Unlike the majority of Olympic sports, sevens does not receive any funding from UK Sport.

With the RFU projecting losses between £73 million and £107 million for this financial year, players were advised to explore other options between now and the resumption of the Sevens World Series in the new year.

Fleming, 29, who first took up sevens in 2012 having represented the South-West in netball and athletics, says that she has secured a “nine-to-five role” in the corporate world and will be working 40-hour weeks. “I recognise the challenges of going into full-time employment and how that is going to have a large impact on my training ability and the kinds of sessions I can get done, but I think everybody recognises that you have to pay bills,” she said.

Fleming and team-mate Amy Wilson Hardy have found themselves in this position before of balancing elite rugby with full-time work or study, but there is a younger cohort in the squad who have only ever known professionalism with the England Sevens programme.

“Deborah, myself and maybe two of the other girls have experienced what it is like not to be a professional athlete, but the majority of these girls have come straight into professional sport,” said Wilson Hardy, who was part of the 2016 Team GB squad who finished fourth in Rio.

“I don’t want to speak out of turn but maybe because it is a younger squad, there is less financial pressure on some of the younger girls but some people do have mortgages to pay and financial stress.”

One of those younger players who looked to be part of the first generation of full-time female rugby professionals in England is 22-year-old Holly Aitchison from Formby.

Aitchison admits that taking on an apprenticeship and part-time job alongside rugby will take some adjustment. “From a younger player’s perspective, we are definitely a bit naive because we have never known anything other than being professional,” she said. “There is also a massive point there that we don’t know what it entails to train and to work.
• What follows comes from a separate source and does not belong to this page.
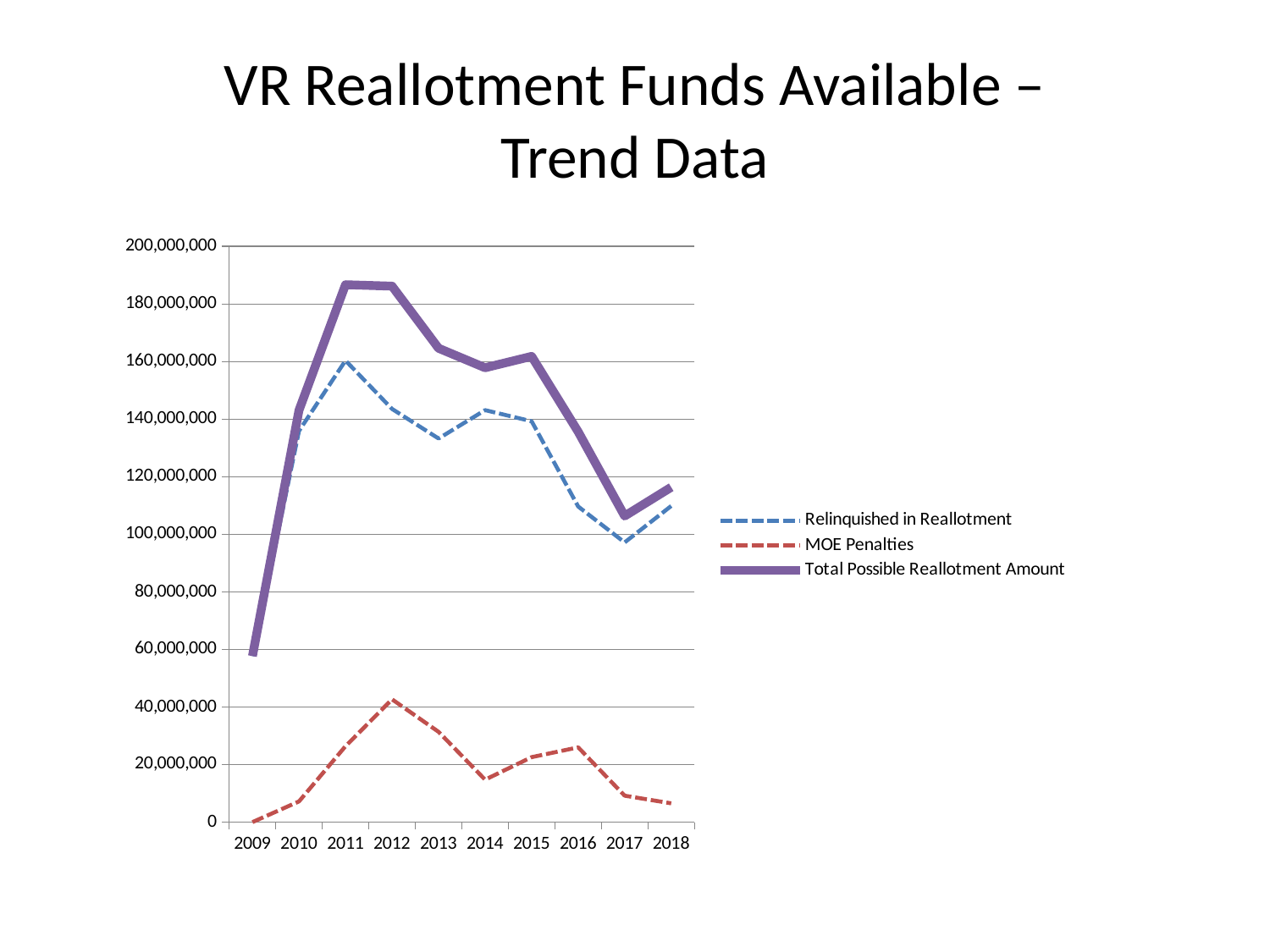
Is the MOE Penalties value for 2012 greater or less than 30,000,000? greater Does the Total Possible Reallotment Amount rise or fall from 2015 to 2017? fall Which is larger, the Total Possible Reallotment Amount in 2013 or in 2016? 2013 Is the Total Possible Reallotment Amount for 2011 greater or less than 180,000,000? greater How many series does the legend list? 3 Is the Total Possible Reallotment Amount for 2009 greater or less than 80,000,000? less What kind of chart is shown on the slide? line chart In which year is the MOE Penalties value highest? 2012 In which year is the Total Possible Reallotment Amount lowest? 2009 What is the title of the chart on the slide? VR Reallotment Funds Available – Trend Data How many years are shown on the x axis? 10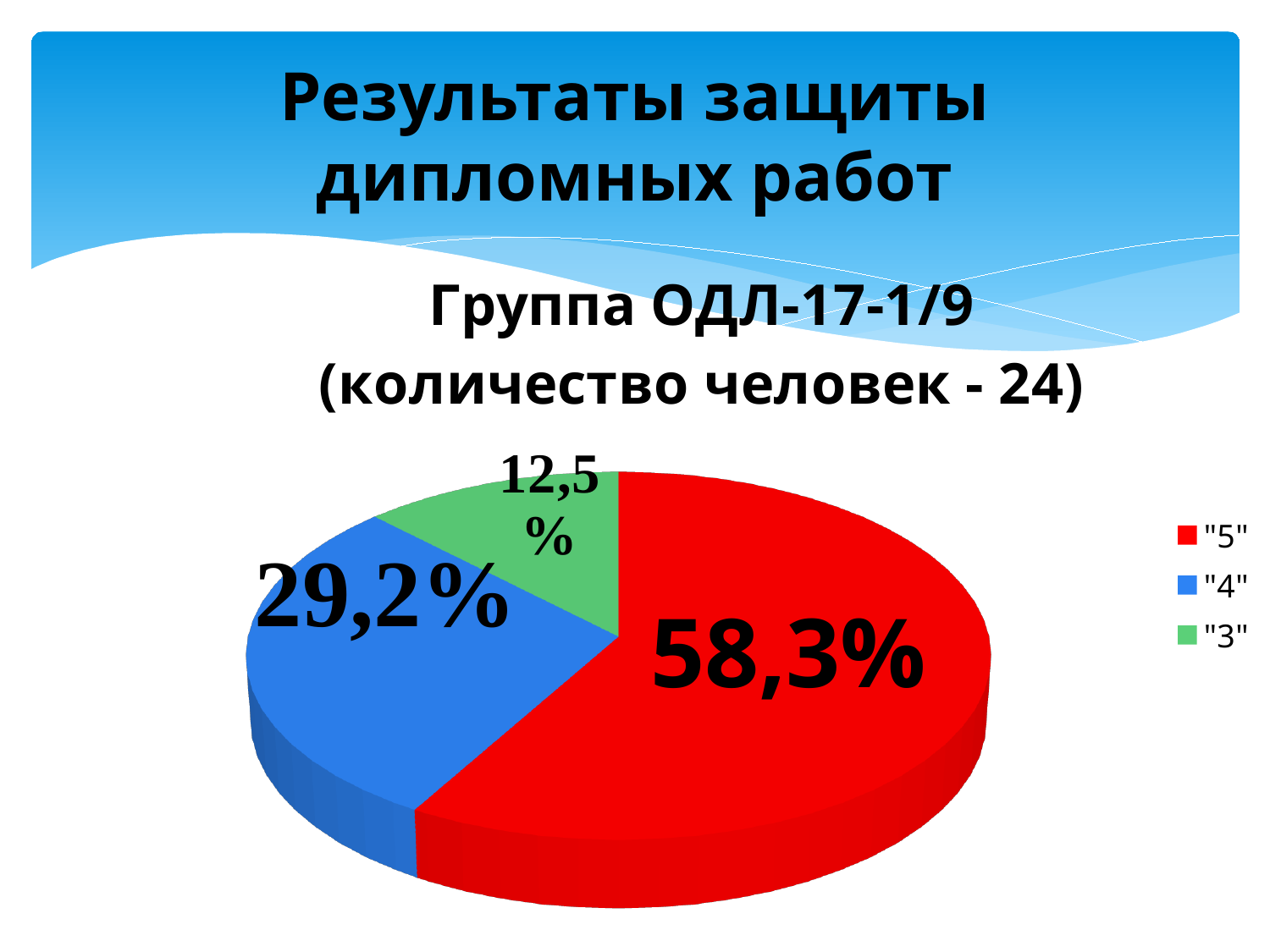
Which slice is larger, "4" or "3"? "4" What share of the pie does the "3" slice represent? 12,5% What is the difference in percentage points between the "5" slice and the "4" slice? 29,1 Which grade has the smallest slice of the pie? "3" What colour is the "4" slice in the pie chart? Blue What is the difference in percentage points between the "4" slice and the "3" slice? 16,7 What share of the pie does the "5" slice represent? 58,3% What kind of chart is shown on the slide? Pie chart What share of the pie does the "4" slice represent? 29,2% Which grade has the largest slice of the pie? "5" How many entries does the legend list? 3 How many slices does the pie chart have? 3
We were anxious.

I was privileged that I was never anything but a professional and I am scared to not be professional.”

Another disadvantage the players will face is being unable to train together regularly over the next five or six months. Fleming said: “You can do weights or running sessions alone but actually it is really important to have those relationships on the pitch and to spend as much time together as possible on the pitch. We are reducing all of that. Ideally, I would like to be still playing with everybody as a collective to keep that going.”

Sports Briefing
Sports Briefing

With the players on furlough since March, the psychological strain has impacted them in different ways. Wilson Hardy struggled on what would have been the day of the Olympic opening ceremony but says she had been experiencing some anxiety around weight loss in lockdown. “There is a lot to the emotional roller coaster. For me I am five kilos lighter than I was at the start of lockdown. That isn’t good for a rugby player; don’t read that like, ‘Oh, it is great, she has lost weight’. I will be trying my best to put that back on,” she said.

“That has almost been more of an effect up here (in her head) than with my body and we are lucky none of us have been affected by coronavirus.

“There is more to it than the physical health, for me personally there is also the mental challenge, the mental health and keeping happy in myself albeit being on this journey not knowing what is going to happen. The future is so uncertain.”

Wilson Hardy strikes a note of defiance. “We are not here to plea for anything, we are here to tell our story and to show that, like how everyone is struggling in their own ways, we are overcoming and we will overcome,” she says. “We are still excited at the prospect of the Olympics but it is a lot more challenging now but we will find a way to do it.”